Polecenie — Według przytoczonego w rozważaniu wersetu Rz 5, 5b przez kogo miłość Boża jest rozlana w naszych sercach?

Cytowany fragment —
________
Pozwól Mu odnaleźć się

Ja sam będę pasł moje owce i Ja sam będę je układał na legowisku» – mówi Pan Bóg. «Zagubioną odszukam, zabłąkaną sprowadzę z powrotem, skaleczoną opatrzę, chorą umocnię, a tłustą i mocną będę ochraniał. Będę pasł sprawiedliwie». Ez 34, 15-16

Spróbuj pochylić się dzisiaj nad Sercem Pana Jezusa… Zobacz Jego blask i nieopisaną miłość… Wyobraź sobie Jego starania o każdą zbłąkaną duszę… On z pewnością czyni wszystko, aby przychylić nieba każdej osobie… Czy widzisz Jego działania w Twoim życiu?… Czy za Tobą także poszedł w najgorszą ciemność?… Czy czułeś Jego bliskość w najtrudniejszych chwilach?…

Chrystus bowiem umarł za nas, jako za grzeszników, w oznaczonym czasie, gdy jeszcze byliśmy bezsilni. Rz 5, 6

Te słowa bardzo mocno uświadomiły mi, że Jezus idący na mękę oraz haniebną śmierć krzyżową wyszedł po mnie nędznego grzesznika… Uczynił to DLA MNIE I DLA CIEBIE!… Nie ma takiej rany, bólu i cierpienia, w których On nie byłby ze mną… Właśnie wtedy jest najbliżej… Daj mi Panie łaskę pamiętania o tym… Żyję dzięki Twojemu miłosiernemu wyjściu po mnie – bezsilnego grzesznika… Proszę Cię o taką miłość, abym mógł w Twoje imię wychodzić do poranionych grzeszników… Pragnę przyprowadzać ich do Ciebie…

Miłość Boża rozlana jest w sercach naszych przez Ducha Świętego, który został nam dany. Rz 5, 5b

Rozlewaj obficie swoją miłość w moim słabym sercu… Duchu Święty prowadź mnie!
________
Wyświetlane informacje —
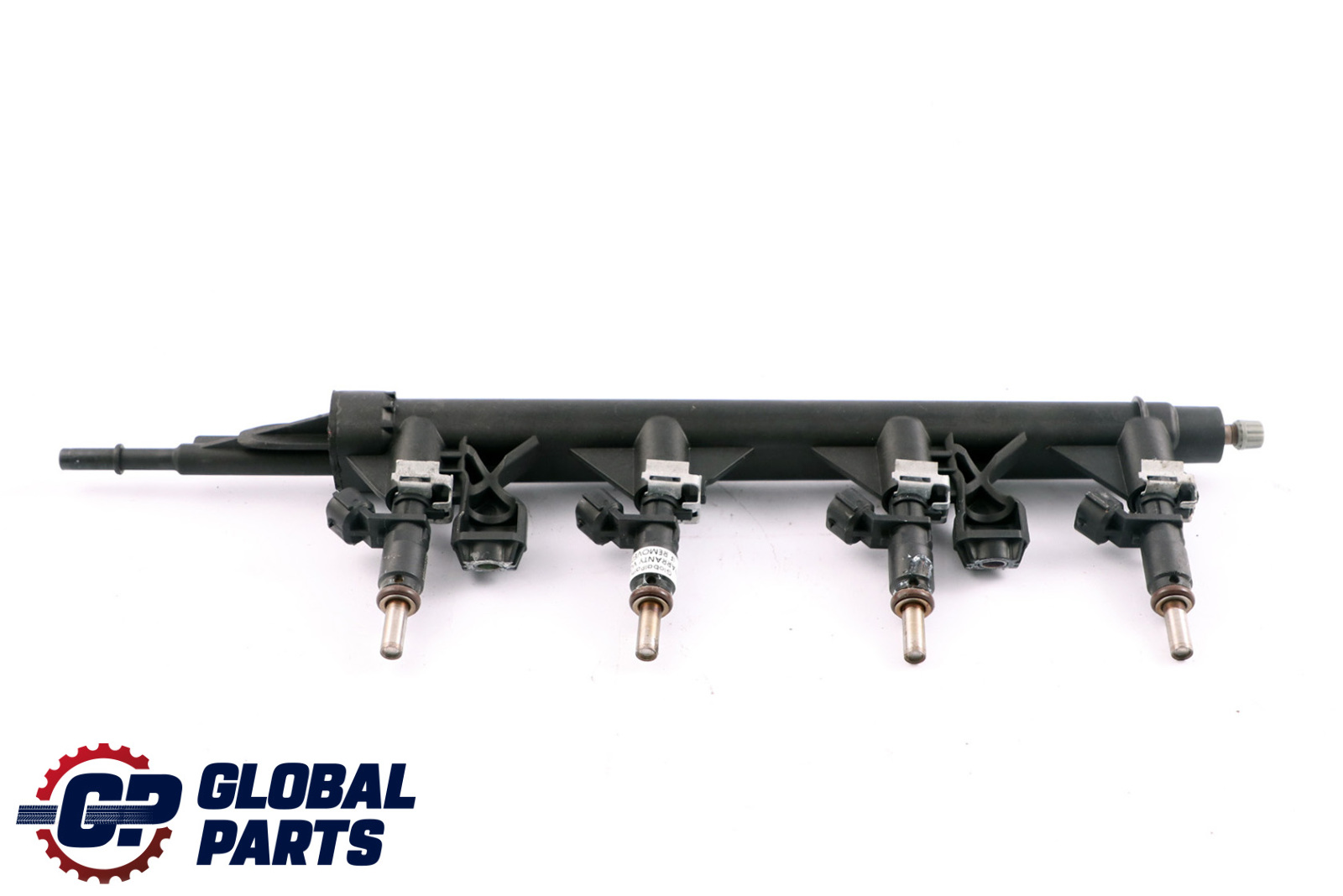 BMW MINI Cooper One R55 R56 R57 R58 R59 R60 R61 Petrol Fuel Rail Injection Tube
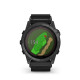 Garmin 010-02704-21 Tactix7 Pro Ballistics Edition Watch Garmin 010-02704-21 Tactix7 Pro Ballistics Edition Watch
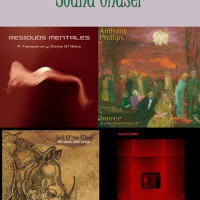 Episode 88: Sound Chaser 256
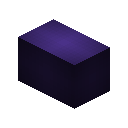 我的世界格雷科技6 10x 未绝缘线缆合成表大全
________
Odpowiedź — Przez Ducha Świętego, który został nam dany.